-- Text section follows --
# Quackling — Node Transformations

In [1]:
# requirements for this example:
%pip install -q \
    quackling \
    llama-index-embeddings-huggingface

Note: you may need to restart the kernel to use updated packages.


In [2]:
FILE_PATHS = [
    # "/path/to/local/pdf",  # file path
    "https://arxiv.org/pdf/2206.01062",  # URL (DocLayNet paper)
]
HF_EMBED_MODEL_ID = "BAAI/bge-small-en-v1.5"

In [3]:
import warnings

warnings.filterwarnings(
    action="ignore", category=UserWarning, module="torchvision|torch"
)

## Initialization

In [4]:
from llama_index.embeddings.huggingface import HuggingFaceEmbedding
from rich.pretty import pprint

embed_model = HuggingFaceEmbedding(model_name=HF_EMBED_MODEL_ID)

In [5]:
from quackling.llama_index.readers.docling_reader import DoclingReader

reader = DoclingReader(parse_type=DoclingReader.ParseType.JSON)
docs = reader.load_data(file_path=FILE_PATHS)
pprint(docs, max_length=2, max_string=250, max_depth=4)

Fetching 7 files:   0%|          | 0/7 [00:00<?, ?it/s]

In [6]:
from quackling.llama_index.node_parsers.hier_node_parser import HierarchicalNodeParser

node_parser = HierarchicalNodeParser()
chunks = node_parser.get_nodes_from_documents(documents=docs)
pprint(chunks, max_length=2, max_string=250, max_depth=4)

In [7]:
chunks_with_emb = embed_model(chunks)
pprint(chunks_with_emb, max_length=2, max_string=250, max_depth=4)
-- Text section concluded --
-- Data shown follows --
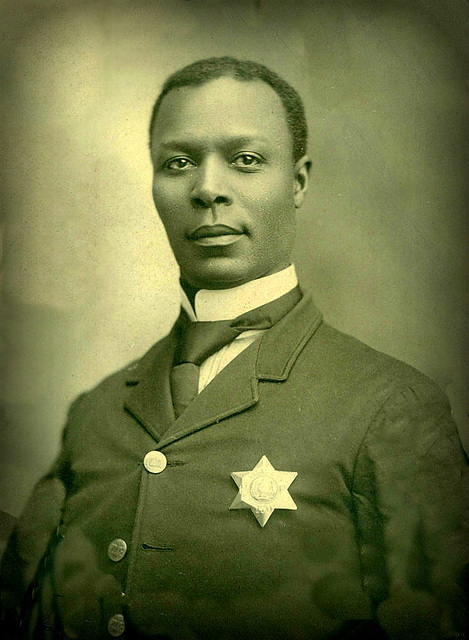 Lafayette Alonzo Tillman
-- Data shown concluded --
» **Exercise set**:
a. In the Quackling notebook, which model ID is assigned to HF_EMBED_MODEL_ID?
b. Reproduce the passage of the Quackling notebook from "reader = DoclingReader(parse_type=DoclingReader.ParseType.JSON)" to "chunks = node_parser.get_nodes_from_documents(documents=docs)".
The listing is drawn from a separate source.

» **Answers for each item**:
a. BAAI/bge-small-en-v1.5

b.
reader = DoclingReader(parse_type=DoclingReader.ParseType.JSON)
docs = reader.load_data(file_path=FILE_PATHS)
pprint(docs, max_length=2, max_string=250, max_depth=4)

Fetching 7 files:   0%|          | 0/7 [00:00<?, ?it/s]

In [6]:
from quackling.llama_index.node_parsers.hier_node_parser import HierarchicalNodeParser

node_parser = HierarchicalNodeParser()
chunks = node_parser.get_nodes_from_documents(documents=docs)